INTRODUCTION The eleventh revision of the International Classification of Diseases (ICD-11) is planned to be published in 2018. So called, "beta version" of the chapter of mental and behavioral disorders (ICD-11) is already available and it is considered that there will be no significant deviations in the final version. The DSM-5 was released in 2013. Changes related to mental disorders in child and adolescent psychiatry have been made in both of these classifications. To identify changes in the classifications of mental disorders in childhood and adolescent age in beta version of ICD-11 and DSM-5. METHODS Review of mental disorders in childhood and adolescent age and their classification in ICD-11 and DSM-5. RESULTS For disorders that are classified as "mental retardation" in ICD-10, a new term "intellectual development disorders" has been introduced in ICD-11, ie "intellectual disabilities" in DSM-5. Hyperactivity disorders and attention deficit is a separate entity in relation to ICD-10, in which it is classified as a hyperkinetic disorder.
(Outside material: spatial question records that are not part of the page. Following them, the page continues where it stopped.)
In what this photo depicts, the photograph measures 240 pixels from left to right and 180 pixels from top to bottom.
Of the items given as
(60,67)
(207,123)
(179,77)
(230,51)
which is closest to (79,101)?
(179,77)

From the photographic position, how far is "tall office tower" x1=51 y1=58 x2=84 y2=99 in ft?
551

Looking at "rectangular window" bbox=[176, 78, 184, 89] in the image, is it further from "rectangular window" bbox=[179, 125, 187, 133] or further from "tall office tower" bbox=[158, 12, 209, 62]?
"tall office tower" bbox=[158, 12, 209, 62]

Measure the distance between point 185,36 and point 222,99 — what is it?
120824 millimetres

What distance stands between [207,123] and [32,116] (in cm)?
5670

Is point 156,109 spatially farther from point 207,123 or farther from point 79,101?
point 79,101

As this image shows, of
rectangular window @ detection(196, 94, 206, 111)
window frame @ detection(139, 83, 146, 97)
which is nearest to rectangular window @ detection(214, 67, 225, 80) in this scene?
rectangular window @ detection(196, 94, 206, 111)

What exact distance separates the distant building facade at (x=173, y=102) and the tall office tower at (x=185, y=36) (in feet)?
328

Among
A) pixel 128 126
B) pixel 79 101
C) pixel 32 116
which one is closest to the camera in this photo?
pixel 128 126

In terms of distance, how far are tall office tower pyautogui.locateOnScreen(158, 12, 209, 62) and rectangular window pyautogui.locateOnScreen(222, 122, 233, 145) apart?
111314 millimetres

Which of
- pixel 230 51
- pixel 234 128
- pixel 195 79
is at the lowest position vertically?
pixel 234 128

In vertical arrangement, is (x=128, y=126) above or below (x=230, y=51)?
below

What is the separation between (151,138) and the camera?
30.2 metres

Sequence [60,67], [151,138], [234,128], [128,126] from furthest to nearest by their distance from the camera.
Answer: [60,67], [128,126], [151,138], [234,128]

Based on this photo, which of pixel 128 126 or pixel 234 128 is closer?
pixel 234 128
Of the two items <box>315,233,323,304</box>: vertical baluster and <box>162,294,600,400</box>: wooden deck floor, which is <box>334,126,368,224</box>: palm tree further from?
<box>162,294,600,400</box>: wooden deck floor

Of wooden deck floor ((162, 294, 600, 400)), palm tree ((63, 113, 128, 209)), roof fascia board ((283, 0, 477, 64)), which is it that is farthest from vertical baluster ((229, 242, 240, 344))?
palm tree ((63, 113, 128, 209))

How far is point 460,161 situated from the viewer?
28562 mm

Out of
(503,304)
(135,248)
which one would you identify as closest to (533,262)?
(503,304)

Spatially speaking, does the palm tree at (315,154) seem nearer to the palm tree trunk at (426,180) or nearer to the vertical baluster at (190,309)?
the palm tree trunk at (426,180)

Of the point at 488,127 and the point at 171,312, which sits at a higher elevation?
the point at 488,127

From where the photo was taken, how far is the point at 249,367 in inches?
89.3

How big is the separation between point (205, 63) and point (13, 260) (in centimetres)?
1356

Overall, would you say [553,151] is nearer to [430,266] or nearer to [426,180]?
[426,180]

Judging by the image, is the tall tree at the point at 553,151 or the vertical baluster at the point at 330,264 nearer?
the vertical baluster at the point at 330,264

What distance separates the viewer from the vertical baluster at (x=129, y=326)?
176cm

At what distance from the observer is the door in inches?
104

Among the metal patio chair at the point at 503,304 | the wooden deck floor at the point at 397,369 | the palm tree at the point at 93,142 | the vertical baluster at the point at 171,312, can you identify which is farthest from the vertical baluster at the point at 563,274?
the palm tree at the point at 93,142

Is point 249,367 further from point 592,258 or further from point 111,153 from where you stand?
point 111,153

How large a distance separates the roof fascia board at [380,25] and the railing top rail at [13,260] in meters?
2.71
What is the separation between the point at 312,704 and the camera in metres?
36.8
Asperger's syndrome, which is isolated from autism spectrum disorders in DSM-5, does not appear under that name in ICD-11 either. Elimination disorders are in a separate block MKB-11 and DSM-5. Speech and language disorders are classified as communication disorders in the DSM-5 classification. Selective mutism and anxiety separation disorder in childhood are in the block of anxiety and fear-related disorders in ICD-11, and among anxiety disorders in DSM-5, respectively. Reactive emotional disorder and disinhibited attachment disorder of childhood are classified as stress-related disorders in ICD-11 and DSM-5. CONCLUSIONS The new classifications (ICD-11 and DSM-5) classify mental disorders in child and adolescent psychiatry somewhat differently from their antecedents. New entities have also been formed.